Additionally, our meta-analysis limited its clinical sampling to psychiatric disorders and related symptoms. The statistical constraints of our meta-analysis approach, which require group differences studies in order to construct a map of convergent ‘different activation’ between groups (41, 45) required us to exclude the large number of studies on interoception in healthy individuals alone, which has been formative in the field’s mechanistic understanding of interoceptive processes (reviewed in (42)). We also did not include, for example, pain disorders (70, 71), functional gastrointestinal disorders (72), functional neurological disorders (16), or connective tissue conditions (73), though, unsurprisingly, interoception also differs across these and other conditions involving a markedly different bodily experience. As such, our analysis cannot adjudicate whether differential activation in the mid-insula represents a common locus for all disorders where interoceptive differences are implicated, or whether it is specific to the mental health conditions we examined here. That said, in chronic pain disorders, pain-related mental health indices predict quality of life over and above physical pain variables (74, 75) suggesting (76) that the role of interoceptive disruption in disorders not classically considered psychiatric may not be as distinct from the present data as one might assume. Nevertheless, the degree to which this role is distinct or overlaps with the role of disrupted interoception in psychiatric disorders remains to be uncovered.

Lastly, but crucially, many studies included in this meta-analysis, as in the wider neuroscience field (77, 78), are underpowered to detect all but relatively large effect sizes. This increases the likelihood that at least some of the coordinates included in our meta-analysis represent false positives. The cluster-level thresholding we employ helps to mitigate the potential contribution of false positives: a simulation of 120,000 ALE meta-analyses shows this technique can control for excessive contribution of single experiments as long as 17 or more experiments are included (47). However, small sample sizes in contributing studies also means true effects could be excluded or under-represented in our meta-analysis due to lack of power in the original studies (i.e., false negatives). This can only be remedied by multiple large-scale neuroimaging studies characterising interoception in patient groups in future.

---------------

» **TASK INSTRUCTIONS**: Decide whether each statement below agrees with the text on the meta-analysis's limitations, answering yes or no and quoting the deciding words of the text. 1. The meta-analysis included studies of interoception in healthy individuals alone. 2. Cluster-level thresholding can control for excessive contribution of single experiments when at least 17 experiments are included. 3. Functional gastrointestinal disorders were among the conditions the meta-analysis covered.

---------------

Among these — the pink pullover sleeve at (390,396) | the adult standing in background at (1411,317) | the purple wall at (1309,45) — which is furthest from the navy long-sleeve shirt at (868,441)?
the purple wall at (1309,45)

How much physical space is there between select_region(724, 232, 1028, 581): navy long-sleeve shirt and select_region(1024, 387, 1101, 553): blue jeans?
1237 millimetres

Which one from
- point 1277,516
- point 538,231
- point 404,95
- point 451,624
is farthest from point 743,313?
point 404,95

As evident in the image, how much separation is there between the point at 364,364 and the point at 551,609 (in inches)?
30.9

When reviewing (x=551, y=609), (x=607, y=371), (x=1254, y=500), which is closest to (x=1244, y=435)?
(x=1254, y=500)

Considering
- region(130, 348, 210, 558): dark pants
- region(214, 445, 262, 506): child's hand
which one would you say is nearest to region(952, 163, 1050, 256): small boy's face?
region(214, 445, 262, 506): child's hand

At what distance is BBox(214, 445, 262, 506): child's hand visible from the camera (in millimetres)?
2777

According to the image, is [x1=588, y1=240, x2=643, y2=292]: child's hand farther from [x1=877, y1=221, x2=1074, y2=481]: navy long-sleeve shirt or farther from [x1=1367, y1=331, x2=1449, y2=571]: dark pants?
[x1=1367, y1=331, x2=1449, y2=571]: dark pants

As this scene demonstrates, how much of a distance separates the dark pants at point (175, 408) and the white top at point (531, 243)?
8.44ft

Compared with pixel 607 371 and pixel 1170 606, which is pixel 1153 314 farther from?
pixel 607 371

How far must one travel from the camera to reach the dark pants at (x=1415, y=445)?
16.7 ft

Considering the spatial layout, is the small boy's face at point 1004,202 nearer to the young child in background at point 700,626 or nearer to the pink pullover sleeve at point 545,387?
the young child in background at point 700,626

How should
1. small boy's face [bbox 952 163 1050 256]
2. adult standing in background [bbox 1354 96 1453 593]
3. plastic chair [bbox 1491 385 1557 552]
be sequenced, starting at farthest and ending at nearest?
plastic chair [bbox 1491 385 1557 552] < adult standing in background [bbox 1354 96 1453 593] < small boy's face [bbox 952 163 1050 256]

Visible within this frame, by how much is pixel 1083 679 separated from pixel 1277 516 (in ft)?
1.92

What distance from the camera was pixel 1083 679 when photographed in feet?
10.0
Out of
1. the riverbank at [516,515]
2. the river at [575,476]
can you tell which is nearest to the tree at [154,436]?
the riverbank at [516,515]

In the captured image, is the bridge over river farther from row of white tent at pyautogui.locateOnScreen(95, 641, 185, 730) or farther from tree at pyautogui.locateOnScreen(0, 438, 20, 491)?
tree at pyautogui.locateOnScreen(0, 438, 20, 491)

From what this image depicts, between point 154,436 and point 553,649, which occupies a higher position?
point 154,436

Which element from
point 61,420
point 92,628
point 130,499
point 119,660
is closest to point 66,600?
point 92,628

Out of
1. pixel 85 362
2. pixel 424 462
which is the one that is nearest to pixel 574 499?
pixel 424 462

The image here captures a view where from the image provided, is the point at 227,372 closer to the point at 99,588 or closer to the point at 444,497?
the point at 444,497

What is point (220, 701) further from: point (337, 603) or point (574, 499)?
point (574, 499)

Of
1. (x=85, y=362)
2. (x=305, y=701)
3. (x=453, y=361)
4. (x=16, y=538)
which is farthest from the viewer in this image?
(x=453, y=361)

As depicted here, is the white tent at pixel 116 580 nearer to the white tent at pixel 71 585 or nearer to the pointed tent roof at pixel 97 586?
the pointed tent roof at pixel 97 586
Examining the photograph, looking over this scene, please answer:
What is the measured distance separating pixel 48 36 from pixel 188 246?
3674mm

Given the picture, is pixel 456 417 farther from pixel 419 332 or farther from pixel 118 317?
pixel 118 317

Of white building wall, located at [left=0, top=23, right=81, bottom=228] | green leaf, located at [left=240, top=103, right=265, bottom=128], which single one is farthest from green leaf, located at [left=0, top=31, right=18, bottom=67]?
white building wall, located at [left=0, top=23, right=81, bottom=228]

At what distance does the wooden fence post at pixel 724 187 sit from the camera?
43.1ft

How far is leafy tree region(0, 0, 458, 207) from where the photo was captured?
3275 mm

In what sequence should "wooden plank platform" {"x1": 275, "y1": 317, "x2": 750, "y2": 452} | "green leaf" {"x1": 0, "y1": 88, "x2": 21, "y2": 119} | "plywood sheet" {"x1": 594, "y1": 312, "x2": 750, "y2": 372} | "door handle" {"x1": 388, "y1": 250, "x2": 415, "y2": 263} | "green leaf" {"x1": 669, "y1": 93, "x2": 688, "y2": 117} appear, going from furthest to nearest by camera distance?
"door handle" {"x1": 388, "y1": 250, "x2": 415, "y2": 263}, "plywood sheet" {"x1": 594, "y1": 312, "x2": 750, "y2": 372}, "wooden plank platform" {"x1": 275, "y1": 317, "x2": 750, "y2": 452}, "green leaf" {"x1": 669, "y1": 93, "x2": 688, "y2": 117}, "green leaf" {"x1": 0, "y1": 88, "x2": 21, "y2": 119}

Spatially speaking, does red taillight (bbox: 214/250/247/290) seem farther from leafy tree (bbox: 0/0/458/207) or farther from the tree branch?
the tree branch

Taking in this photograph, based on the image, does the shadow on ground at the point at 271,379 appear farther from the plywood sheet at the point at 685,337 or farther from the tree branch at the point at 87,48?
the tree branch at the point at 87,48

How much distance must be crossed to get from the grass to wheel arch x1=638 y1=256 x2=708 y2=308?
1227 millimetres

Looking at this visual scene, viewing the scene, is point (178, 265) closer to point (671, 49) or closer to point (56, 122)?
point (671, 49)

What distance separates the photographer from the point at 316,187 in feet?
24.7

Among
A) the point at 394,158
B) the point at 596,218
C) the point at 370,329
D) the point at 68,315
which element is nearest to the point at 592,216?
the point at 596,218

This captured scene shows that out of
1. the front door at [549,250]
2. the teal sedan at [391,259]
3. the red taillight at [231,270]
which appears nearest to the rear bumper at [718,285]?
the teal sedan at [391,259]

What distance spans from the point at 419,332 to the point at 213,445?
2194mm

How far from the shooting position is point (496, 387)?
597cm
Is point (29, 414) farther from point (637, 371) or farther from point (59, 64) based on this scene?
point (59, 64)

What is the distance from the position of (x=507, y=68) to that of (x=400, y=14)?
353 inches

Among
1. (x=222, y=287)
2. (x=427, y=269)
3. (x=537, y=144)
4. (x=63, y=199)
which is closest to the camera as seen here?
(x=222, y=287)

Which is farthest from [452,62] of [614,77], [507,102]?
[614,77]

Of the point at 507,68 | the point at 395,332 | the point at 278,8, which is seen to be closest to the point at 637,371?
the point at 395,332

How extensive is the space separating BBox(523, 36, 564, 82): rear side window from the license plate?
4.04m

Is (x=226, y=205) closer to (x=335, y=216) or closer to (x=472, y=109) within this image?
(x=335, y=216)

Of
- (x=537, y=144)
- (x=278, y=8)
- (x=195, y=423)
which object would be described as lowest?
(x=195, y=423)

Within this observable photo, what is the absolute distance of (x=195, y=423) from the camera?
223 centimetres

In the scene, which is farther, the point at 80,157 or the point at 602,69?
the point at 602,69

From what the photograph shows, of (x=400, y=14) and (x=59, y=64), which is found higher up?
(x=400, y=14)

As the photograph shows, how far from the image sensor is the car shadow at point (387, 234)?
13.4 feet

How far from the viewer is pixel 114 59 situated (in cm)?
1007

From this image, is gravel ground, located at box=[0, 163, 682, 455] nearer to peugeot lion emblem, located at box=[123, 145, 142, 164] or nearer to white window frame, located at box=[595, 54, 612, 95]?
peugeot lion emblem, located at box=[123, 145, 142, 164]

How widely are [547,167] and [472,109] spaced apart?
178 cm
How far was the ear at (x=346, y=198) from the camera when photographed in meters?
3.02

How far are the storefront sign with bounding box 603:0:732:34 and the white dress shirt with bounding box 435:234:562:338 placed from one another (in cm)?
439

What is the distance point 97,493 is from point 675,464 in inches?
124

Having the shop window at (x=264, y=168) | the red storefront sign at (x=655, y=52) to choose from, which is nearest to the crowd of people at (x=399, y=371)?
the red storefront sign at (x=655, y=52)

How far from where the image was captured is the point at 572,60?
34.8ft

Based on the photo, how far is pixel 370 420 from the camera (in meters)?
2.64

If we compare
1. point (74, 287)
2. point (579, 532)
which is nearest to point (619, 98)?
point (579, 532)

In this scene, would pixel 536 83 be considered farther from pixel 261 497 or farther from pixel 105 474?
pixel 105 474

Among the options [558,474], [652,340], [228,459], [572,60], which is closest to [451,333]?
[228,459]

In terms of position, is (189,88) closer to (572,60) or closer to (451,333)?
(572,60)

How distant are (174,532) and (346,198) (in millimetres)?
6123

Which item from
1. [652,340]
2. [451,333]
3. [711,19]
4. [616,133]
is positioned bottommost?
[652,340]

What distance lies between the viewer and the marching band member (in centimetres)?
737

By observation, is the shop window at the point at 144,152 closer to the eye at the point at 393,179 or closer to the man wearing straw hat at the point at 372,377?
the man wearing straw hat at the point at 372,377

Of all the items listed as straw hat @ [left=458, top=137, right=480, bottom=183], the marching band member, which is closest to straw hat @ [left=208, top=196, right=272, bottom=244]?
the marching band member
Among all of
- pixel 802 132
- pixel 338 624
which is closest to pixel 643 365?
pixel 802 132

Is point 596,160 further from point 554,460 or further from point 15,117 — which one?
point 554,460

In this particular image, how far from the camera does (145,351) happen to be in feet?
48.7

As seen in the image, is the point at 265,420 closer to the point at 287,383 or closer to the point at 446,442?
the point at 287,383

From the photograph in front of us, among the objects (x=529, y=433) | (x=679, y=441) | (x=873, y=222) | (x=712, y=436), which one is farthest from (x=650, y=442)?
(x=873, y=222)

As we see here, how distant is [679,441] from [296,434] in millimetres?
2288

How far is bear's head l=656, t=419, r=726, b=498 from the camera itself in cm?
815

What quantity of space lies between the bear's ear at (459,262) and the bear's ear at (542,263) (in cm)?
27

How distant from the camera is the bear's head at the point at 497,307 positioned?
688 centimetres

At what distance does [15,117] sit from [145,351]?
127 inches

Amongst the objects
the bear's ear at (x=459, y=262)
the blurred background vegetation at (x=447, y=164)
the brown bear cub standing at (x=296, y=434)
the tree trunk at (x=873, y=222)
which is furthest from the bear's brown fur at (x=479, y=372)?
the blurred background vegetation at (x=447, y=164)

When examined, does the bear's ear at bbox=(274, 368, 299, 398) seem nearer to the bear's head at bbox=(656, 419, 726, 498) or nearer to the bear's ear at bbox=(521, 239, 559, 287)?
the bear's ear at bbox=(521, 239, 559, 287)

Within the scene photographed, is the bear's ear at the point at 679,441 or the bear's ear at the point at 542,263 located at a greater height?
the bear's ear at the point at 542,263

---------------

» **EXERCISE OUTPUT**:
1. No: "required us to exclude the large number of studies on interoception in healthy individuals alone"
2. Yes: "this technique can control for excessive contribution of single experiments as long as 17 or more experiments are included"
3. No: "We also did not include, for example, pain disorders (70, 71), functional gastrointestinal disorders (72)"